「市民の日本語」を読む
日本NPOセンターさんが主宰している「ともしびひみつゼミ」
2023年11月に始まった第1期に参加をしながら、そこで読んだ本、考えたことなどを残しておこうとnoteをひらいています。
参加しているともしびひみつゼミのひとつ、「ひろげる」は、ロビイングやアドボカシー、仲間や寄付を集める、事業や活動をひろげるための内容をみんなで考えてみるという場所。私自身は今までほとんど接点がなくて、ロビイングという言葉自体も初めて耳にしたような初心者です。
ゼミを担当してくれている方の熱量や、参加している皆さんの活動に惹かれて顔を出してみようと思い、課題図書の一冊を手に取ったのが始まり。
いくつか候補があったなかで、「市民の日本語」を選んだのは、ワークショップや場のコミュニケーションなど、比較的普段の活動に近い言葉が並んでいたからです。
20年ほど前に書かれた内容なので、全てに「そうだよね」とはなりませんでしたが、今でも十分参考になるなあ・・と思いながら読み終えました。以下、ゼミのなかで発表した感想や考えたことを少し追記して置いておこうと思います。
ハッとした点
まずP189。「話せばわかる」というのは嘘で、「いくら話してもなかなかわからないことはある」ということを前提にしなければならないと思う。そうして生じたコミュニケーションのズレが、暴力や悲しいものごとを引き起こしているのだ、というところ。

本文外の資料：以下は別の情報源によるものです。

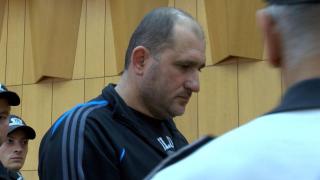 Голяма новина за мъжа, убил малкия Паоло в центъра на Стара Загора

日頃例えば子どもたちの喧嘩でも、自治会の加入をどうするかみたいな話でも、大なり小なり揉めているときに「まずは話をしよう」という言葉が相手に届いていない感じはしていたけれど、確かにその言葉から生じた行為も一つのコミュニケーションの形で、同じく相手に届いていないのだなあ・・と新しい視点を見つけた気分でした。
「人に対して思いやりを持ちましょう」は、p35。道徳の授業では盛んに「他者への思いやり」を学ぶけれど、その矢印は自分に向けてもいいのだと思いたいなと感じた箇所です。
そして最後に、P75の「無意識のメタメッセージ」。そんなつもりはなくて発してしまうけれど、言われたら確かに「そういう側面もある」と思う言葉って案外あるなと、ちょうど感じていて。
先日「夢のある大人が子どもに "夢をもつ大切さ"を話すのは良い気がする」と口にした際に「つまり夢のない大人はそんなこと言うな、ってこと?」と聞かれて「いや、それは違うな・・?」と感じたりもしていたところです。
常々言葉はすごく曖昧なものだと思っているけれど、それが思わぬメッセージにまでなってしまっている可能性は、もう少し考えたいなと思ったところでした。
「そうそれ!」だった点
「わかるなあ・・」という納得感とともに、これらが20年前から語られているのに、なぜ変わらないことがこんなにあるのだろう、と言うのも感じた点。真ん中の「困りごとをー」の部分については、きっとそうだからこそ動き出しているようなことも多いので、動いているといないの差はどこで生まれてしまったのだろう、とも感じています。
例えばウォーカブルな街なかをつくるとか、小さなコミュニティを維持していくとか、廃校をたのしくしていくとか。いいなと思う仕掛けや制度の裏側には必ずキーパーソンがいて、3番目の通じる言葉に変える翻訳者がいる気がしているので、そのコツみたいなものに興味があったりしています。
そして感想
「NPO」という存在については知らないことも多かったけれど、大きな可能性を持って、自らの声を上げるために作られてきたのだ、という大きなうねりのような、怒りのような、強いパワーを感じる一冊でした。
本に出てきた「行政の言葉」は、ロジカルでシステム的なものとされていたように感じましたが、少なくとも地方で身近にある小さな行政では、今は必ずしもそうでもないように思いました。それこそ「対話をしよう」と言ってくれる人も、一緒に考えようと動いてくれる人もたくさんいて、そうして生まれている仕組みもたくさんある気がします。
互いに歩み寄る姿勢は作られつつあるものの、SNSの登場やパイプの作りやすさなど声を届けるための手段や場が細分化しているようにも感じて、この本にまとまっている時代のような大きなパワーを生み出すのは、前より難しくなっているところもあるように感じます。
一方で「共感」からはじまる動きが社会や制度や常識を変えているものもあるのかもしれないな、と思うと、個性を認め、多様化し、個々がどこまででも発信できる今だからこそ受け流されてしまっている声は、どうやって拾い集めて、どこに表していくべきなのかは、このゼミのなかで探っていきたい点だなと思っています。